## Problem to solve
Display every line of the material containing the word "separates", counting only matches with the same letter case.

## Records excerpted from a collection
::::::

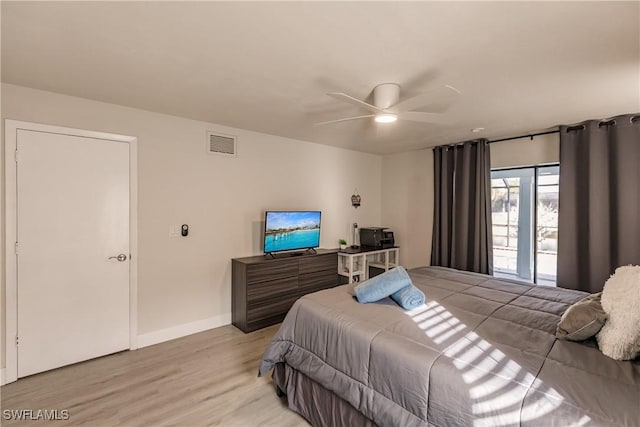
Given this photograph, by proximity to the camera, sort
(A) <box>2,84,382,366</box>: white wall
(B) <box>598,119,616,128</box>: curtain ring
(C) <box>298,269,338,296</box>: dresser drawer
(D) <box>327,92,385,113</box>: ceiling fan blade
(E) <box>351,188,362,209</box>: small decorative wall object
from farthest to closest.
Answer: (E) <box>351,188,362,209</box>: small decorative wall object, (C) <box>298,269,338,296</box>: dresser drawer, (B) <box>598,119,616,128</box>: curtain ring, (A) <box>2,84,382,366</box>: white wall, (D) <box>327,92,385,113</box>: ceiling fan blade

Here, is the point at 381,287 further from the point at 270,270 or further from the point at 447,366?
the point at 270,270

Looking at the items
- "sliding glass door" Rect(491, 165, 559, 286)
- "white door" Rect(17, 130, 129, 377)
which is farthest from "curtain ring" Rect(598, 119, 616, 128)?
"white door" Rect(17, 130, 129, 377)

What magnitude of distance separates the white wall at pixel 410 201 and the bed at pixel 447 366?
2502 mm

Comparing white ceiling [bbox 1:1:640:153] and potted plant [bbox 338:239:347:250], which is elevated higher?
white ceiling [bbox 1:1:640:153]

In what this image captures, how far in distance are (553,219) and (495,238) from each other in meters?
0.75

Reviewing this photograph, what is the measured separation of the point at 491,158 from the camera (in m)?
4.24

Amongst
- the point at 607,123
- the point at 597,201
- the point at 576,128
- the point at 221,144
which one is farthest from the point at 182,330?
the point at 607,123

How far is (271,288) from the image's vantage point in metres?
3.61

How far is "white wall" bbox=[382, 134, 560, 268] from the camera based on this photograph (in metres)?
4.93

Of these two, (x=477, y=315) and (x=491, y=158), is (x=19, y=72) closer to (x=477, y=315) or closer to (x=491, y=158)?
(x=477, y=315)

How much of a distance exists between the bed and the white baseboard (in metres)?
1.57


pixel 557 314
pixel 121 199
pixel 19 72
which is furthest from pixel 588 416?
pixel 19 72

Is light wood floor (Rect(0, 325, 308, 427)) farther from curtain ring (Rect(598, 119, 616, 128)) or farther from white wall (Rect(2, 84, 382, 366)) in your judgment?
curtain ring (Rect(598, 119, 616, 128))

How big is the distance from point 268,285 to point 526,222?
3571 mm
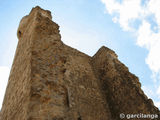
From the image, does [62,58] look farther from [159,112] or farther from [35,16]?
[159,112]

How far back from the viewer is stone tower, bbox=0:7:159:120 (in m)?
2.21

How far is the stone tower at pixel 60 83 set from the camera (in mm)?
2213

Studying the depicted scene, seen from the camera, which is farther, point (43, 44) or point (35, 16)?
point (35, 16)

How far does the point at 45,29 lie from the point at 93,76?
155 inches

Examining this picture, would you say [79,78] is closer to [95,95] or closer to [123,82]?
[95,95]

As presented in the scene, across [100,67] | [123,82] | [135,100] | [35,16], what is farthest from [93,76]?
[35,16]

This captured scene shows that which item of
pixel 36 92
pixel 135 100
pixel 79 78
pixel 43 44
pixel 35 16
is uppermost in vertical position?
pixel 35 16

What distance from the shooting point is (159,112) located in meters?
4.96

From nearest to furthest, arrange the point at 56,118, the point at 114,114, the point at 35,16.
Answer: the point at 56,118, the point at 35,16, the point at 114,114

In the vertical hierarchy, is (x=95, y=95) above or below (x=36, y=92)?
above

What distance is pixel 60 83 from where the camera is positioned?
2.51 meters

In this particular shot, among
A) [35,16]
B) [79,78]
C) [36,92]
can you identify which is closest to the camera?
[36,92]

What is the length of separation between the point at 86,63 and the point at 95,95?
1.67m

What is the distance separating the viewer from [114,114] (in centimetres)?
585
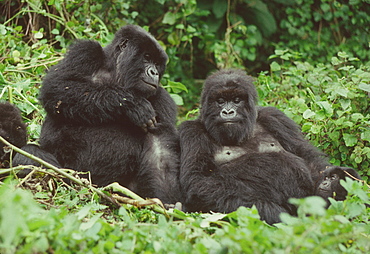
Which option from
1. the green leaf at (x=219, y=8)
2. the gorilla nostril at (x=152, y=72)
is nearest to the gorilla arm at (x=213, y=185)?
the gorilla nostril at (x=152, y=72)

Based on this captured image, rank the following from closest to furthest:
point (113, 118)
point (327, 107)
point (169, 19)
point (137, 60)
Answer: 1. point (113, 118)
2. point (137, 60)
3. point (327, 107)
4. point (169, 19)

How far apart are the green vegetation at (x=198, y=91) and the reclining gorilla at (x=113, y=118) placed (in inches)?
20.7

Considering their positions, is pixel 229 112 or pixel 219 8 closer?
pixel 229 112

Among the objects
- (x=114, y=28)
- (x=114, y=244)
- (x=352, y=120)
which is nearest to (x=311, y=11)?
(x=114, y=28)

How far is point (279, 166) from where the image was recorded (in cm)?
386

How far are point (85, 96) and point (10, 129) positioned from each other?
64cm

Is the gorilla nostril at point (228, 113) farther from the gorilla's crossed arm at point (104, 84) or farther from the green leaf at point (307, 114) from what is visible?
the green leaf at point (307, 114)

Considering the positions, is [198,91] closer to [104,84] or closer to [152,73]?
[152,73]

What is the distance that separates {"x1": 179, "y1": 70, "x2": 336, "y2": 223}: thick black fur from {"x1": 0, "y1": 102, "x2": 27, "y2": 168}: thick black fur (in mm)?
1285

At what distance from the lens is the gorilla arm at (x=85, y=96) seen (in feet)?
13.0

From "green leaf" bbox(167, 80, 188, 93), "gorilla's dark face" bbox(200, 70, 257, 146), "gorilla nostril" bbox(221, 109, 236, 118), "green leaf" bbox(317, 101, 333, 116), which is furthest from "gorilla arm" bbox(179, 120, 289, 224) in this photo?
"green leaf" bbox(167, 80, 188, 93)

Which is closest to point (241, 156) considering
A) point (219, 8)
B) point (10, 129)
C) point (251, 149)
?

::::::

## Answer to the problem
What magnitude of distance separates the white wall at pixel 410 201 and the bed at pixel 447 366?
What is the distance that separates {"x1": 179, "y1": 70, "x2": 336, "y2": 223}: thick black fur from {"x1": 0, "y1": 102, "x2": 27, "y2": 168}: thick black fur (in mm)?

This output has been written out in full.